La preuve de la faute inexcusable incombe au salarié.

Il résulte des articles R. 4541-1 à R. 4541-10 du code du travail que l’employeur prend les mesures d’organisation appropriées ou utilise les moyens appropriés, notamment les équipements mécaniques, afin d’éviter le recours à la manutention manuelle de charges par les travailleurs ; que lorsque la manutention manuelle ne peut être évitée, il prend les mesures d’organisation appropriées ou met à la disposition des travailleurs les moyens adaptés, si nécessaires en combinant leurs effets, afin de limiter l’effort physique et réduire le risque encouru ; que par ailleurs, il évalue les risques et organise les postes de travail en mettant à la disposition des travailleurs des aides mécaniques ou des accessoires de préhension propres à rendre leur tâche plus sûre et moins pénible ; que l’employeur fait bénéficier les travailleurs d’une information sur les risques qu’ils encourent lorsque les activités ne sont pas exécutées d’une manière techniquement correcte et d’une formation adéquate à la sécurité relative à l’exécution de ces opérations, portant notamment sur les gestes et postures à adopter pour accomplir en sécurité les manutentions manuelles.

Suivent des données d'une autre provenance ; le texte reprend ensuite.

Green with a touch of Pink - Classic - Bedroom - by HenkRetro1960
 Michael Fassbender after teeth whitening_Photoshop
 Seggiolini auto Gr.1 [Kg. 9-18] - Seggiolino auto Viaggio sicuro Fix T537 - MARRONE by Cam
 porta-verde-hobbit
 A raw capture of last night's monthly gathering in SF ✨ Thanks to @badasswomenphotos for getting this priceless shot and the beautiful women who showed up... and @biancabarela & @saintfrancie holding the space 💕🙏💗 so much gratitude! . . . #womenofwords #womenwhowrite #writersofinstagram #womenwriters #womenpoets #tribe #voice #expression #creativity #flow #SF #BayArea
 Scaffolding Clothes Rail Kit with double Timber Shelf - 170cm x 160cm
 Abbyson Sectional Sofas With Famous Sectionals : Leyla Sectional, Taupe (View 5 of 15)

En l’espèce, le document unique d’évaluation des risques identifie bien la manutention mécanique comme facteur de risque et préconise comme moyens de prévention notamment l’utilisation d’un matériel conforme et adapté aux charges ainsi qu’une formation des utilisateurs.

Il est établi que la salariée a reçu une documentation sur les principaux risques en matière de sécurité dans l’établissement notamment quant au port de charges, deux formations sur la prévention des risques liés à l’activité physique dispensées par un prestataire extérieur ainsi qu’une formation initiale à l’utilisation d’un chariot élévateur.

La société justifie également, notamment par la production de factures et d’une attestation du chef de rayon, de ce qu’elle met à la disposition de ses salariés un certain nombre d’engins de manutention facilement accessibles et de ce que, le jour de l’accident, quatre employés étaient présents dans le rayon. Or, Mme X, à qui incombe la charge de la preuve ne démontre pas avoir, en vain, demandé du renfort ou cherché un transpalette en état de fonctionnement. À cet égard, les attestations qu’elle verse aux débats selon lesquelles elle portait souvent du carrelage et qu’il était impossible de respecter les gestes et postures préconisés en raison de l’affluence de la clientèle sont inopérantes à défaut d’être circonstanciées et de concerner le jour des faits. Elle ne démontre pas qu’un engin de manutention ne lui aurait pas permis de placer le carton de carrelage dans le chariot du client alors que des chariots plats spécialement prévus à cet effet sont mis à la disposition de la clientèle dans ce type de magasin.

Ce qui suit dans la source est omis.